You will now understand why I am looking forward to the Japan Society’s online talk on May 12th by Frederic Aranda in which this very modern photographer will be looking at Japan through his lens, just as Kahn’s photographers did more than a century ago. The photographer’s art tells us so much about his or her subjects but also about their own reactions and conceptions. Which reminds me to mention another favourite gallery of mine in Tokyo: if ever I am in Tokyo Midtown, I try to walk by Fujifilm Square on the ground floor across from the main entrance, for there is always a small exhibition of photographs, often historic. Their current exhibition, sadly suspended by covid-19, concerns Kenji Shimomura, described as Japan’s first wild bird photographer.
 
This week’s Zoominar on the repercussions of the pandemic took us flying to the heights of the United Nations agencies and the so far strangely small role that has been played in this crisis by international collaboration. One speaker, our long time member Mami Mizutori, now in Geneva as UN Special Representative for Disaster Risk Reduction, pointed out that one necessity when working for the UN was to be an optimist, since getting countries to collaborate is so often an uphill struggle.
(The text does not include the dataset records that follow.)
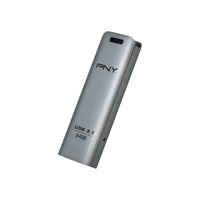 Carte mémoire PNY Grosbill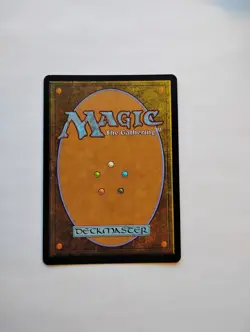 Windswept Heath Zendikar Rising Expedition Foil - Image 2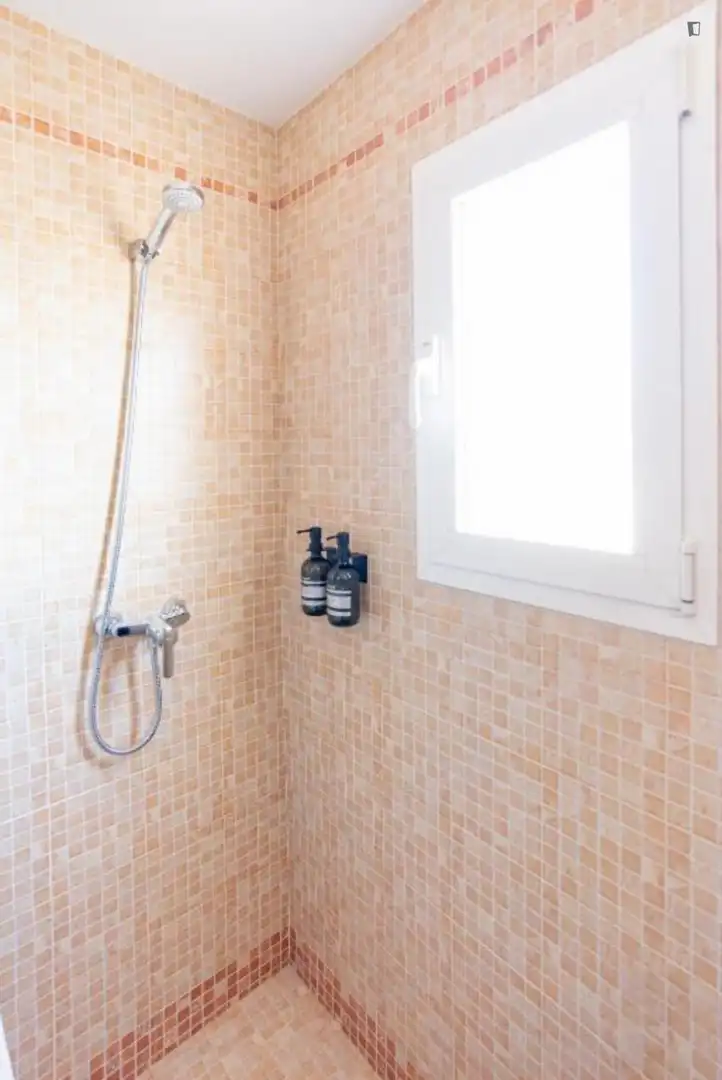 Appartement compact à louer à Playa de los Boliches, imagen 10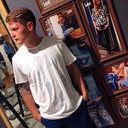 ���������� �����-���������, ���� ������� �������, 45 ���, ������������ ��� ������, ����� � ���������, c�������� ���������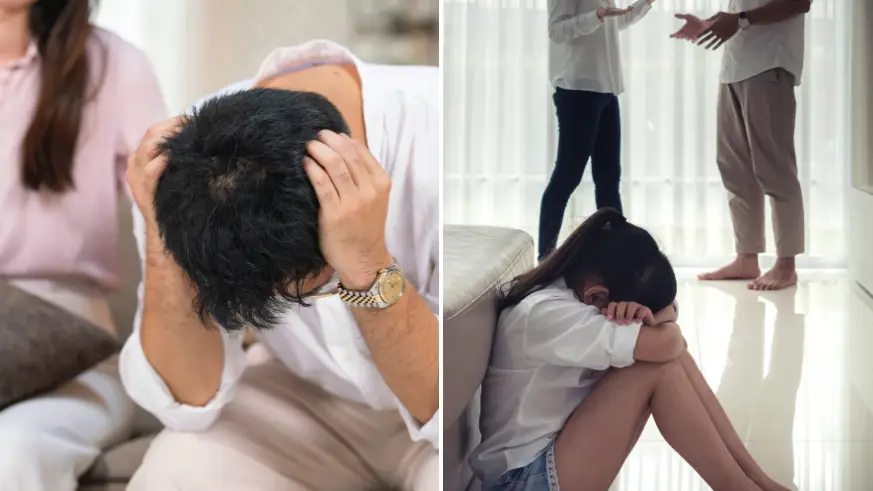 Witthaya Prasongsin/Prasit Photos/Getty Images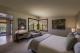 Two bedroom private lodge
 - Spicers Peak Lodge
But both she and Lord Malloch-Brown, former UN deputy secretary-general, voiced a clear expectation that as countries had to deal with the increasingly complex and tricky socio-economic consequences of the crisis, so they would come to see the value of working together. Mark Malloch-Brown offered the view that while “austerity” had become the watch-word in the years following the 2008 financial crisis, on this occasion the word “resilience” was likely to predominate. Building resilience, whether as national, international or corporate strategy, had looked costly before the pandemic struck; now, as Mami Mizutori said, the failure to build resilience was looking the truly costly option.
 
Mark Malloch-Brown sagely commented that one misunderstanding in the early phase of this pandemic had been to think of epidemiology, the study of health and the spread of disease in a population, as if it were a hard science like physics or chemistry. In reality, while virology itself is a hard science, epidemiology is a social science. Rather as with economics, what matters is how humans behave and interact, as well as what the virus does. Next week, on May 14th, I am delighted that we will have two experts on both the hard science and the social science to talk about what we now know about covid-19, Peter Piot and Kiyoshi Kurokawa. I was interested to learn from the New York Times that research at the University of Ghent in Belgium, where Dr Piot began his medical studies, has found that antibodies from llamas have shown promise as a treatment for the new coronavirus. I will be sure to ask him about that, as about other research that is under way.
 
Regrettably, I must end this blog on a sombre note. I was very sad this week to learn of the death from covid-19 of Yukio Okamoto at the age of 74. Ambassador Okamoto had a long diplomatic career, following which he became a private consultant and special adviser to several Japanese prime ministers, including Ryutaro Hashimoto, Junichiro Koizumi and latterly Shinzo Abe. I often encountered him at conferences on international affairs, most recently last December in Tokyo with the Japan Institute for International Affairs. He was a man with a strong intellect and strong views, but always delivered in a very courteous and gentlemanly manner. He will be sorely missed.